Your instructions —
Repeat word for word the line with "Given the image, is" and every line after it until the records below run out.

Start Stored rows

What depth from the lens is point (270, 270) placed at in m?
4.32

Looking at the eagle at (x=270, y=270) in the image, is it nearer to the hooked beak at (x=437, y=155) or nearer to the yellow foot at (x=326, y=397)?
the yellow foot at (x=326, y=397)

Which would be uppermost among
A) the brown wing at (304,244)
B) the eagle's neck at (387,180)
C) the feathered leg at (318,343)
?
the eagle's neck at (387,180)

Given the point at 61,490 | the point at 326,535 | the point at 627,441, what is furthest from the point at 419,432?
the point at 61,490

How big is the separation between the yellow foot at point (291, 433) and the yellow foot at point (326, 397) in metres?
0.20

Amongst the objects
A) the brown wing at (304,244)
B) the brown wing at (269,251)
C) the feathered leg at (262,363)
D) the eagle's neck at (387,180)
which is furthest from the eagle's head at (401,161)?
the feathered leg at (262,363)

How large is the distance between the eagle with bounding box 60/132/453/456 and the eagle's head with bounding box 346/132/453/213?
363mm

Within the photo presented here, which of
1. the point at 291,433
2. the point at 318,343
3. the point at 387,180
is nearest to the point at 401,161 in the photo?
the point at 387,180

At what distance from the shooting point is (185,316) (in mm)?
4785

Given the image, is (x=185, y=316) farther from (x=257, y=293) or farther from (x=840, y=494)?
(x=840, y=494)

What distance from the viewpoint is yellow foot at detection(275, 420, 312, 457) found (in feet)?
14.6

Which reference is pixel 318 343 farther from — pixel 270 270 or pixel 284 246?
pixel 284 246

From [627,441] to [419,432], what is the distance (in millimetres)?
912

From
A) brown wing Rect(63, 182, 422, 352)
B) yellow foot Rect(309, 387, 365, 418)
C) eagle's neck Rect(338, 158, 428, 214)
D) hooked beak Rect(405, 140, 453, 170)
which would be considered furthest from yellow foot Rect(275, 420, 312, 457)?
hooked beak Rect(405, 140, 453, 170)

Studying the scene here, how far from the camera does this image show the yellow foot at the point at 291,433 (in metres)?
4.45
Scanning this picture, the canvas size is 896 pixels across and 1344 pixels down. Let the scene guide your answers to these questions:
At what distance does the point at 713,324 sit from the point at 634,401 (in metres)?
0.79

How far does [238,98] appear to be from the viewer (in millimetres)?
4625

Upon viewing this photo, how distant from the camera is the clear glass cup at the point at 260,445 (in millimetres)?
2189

End Stored rows

Result of the task —
Given the image, is (x=185, y=316) farther from (x=257, y=293) or farther from (x=840, y=494)?
(x=840, y=494)

What distance from the viewpoint is yellow foot at detection(275, 420, 312, 457) found (in feet)?
14.6

Which reference is pixel 318 343 farther from — pixel 270 270 or pixel 284 246?
pixel 284 246

From [627,441] to [419,432], what is the distance (in millimetres)?
912

From
A) brown wing Rect(63, 182, 422, 352)
B) yellow foot Rect(309, 387, 365, 418)
C) eagle's neck Rect(338, 158, 428, 214)
D) hooked beak Rect(405, 140, 453, 170)
which would be considered furthest from yellow foot Rect(275, 420, 312, 457)?
hooked beak Rect(405, 140, 453, 170)

Studying the scene here, how far from the camera does this image show the yellow foot at the point at 291,433 (in metres)?
4.45
Scanning this picture, the canvas size is 896 pixels across and 1344 pixels down. Let the scene guide your answers to these questions:
At what distance does the point at 713,324 sit from the point at 634,401 (in metres)?
0.79

How far does [238,98] appear to be from the viewer (in millimetres)?
4625

Upon viewing this photo, how distant from the camera is the clear glass cup at the point at 260,445 (in millimetres)?
2189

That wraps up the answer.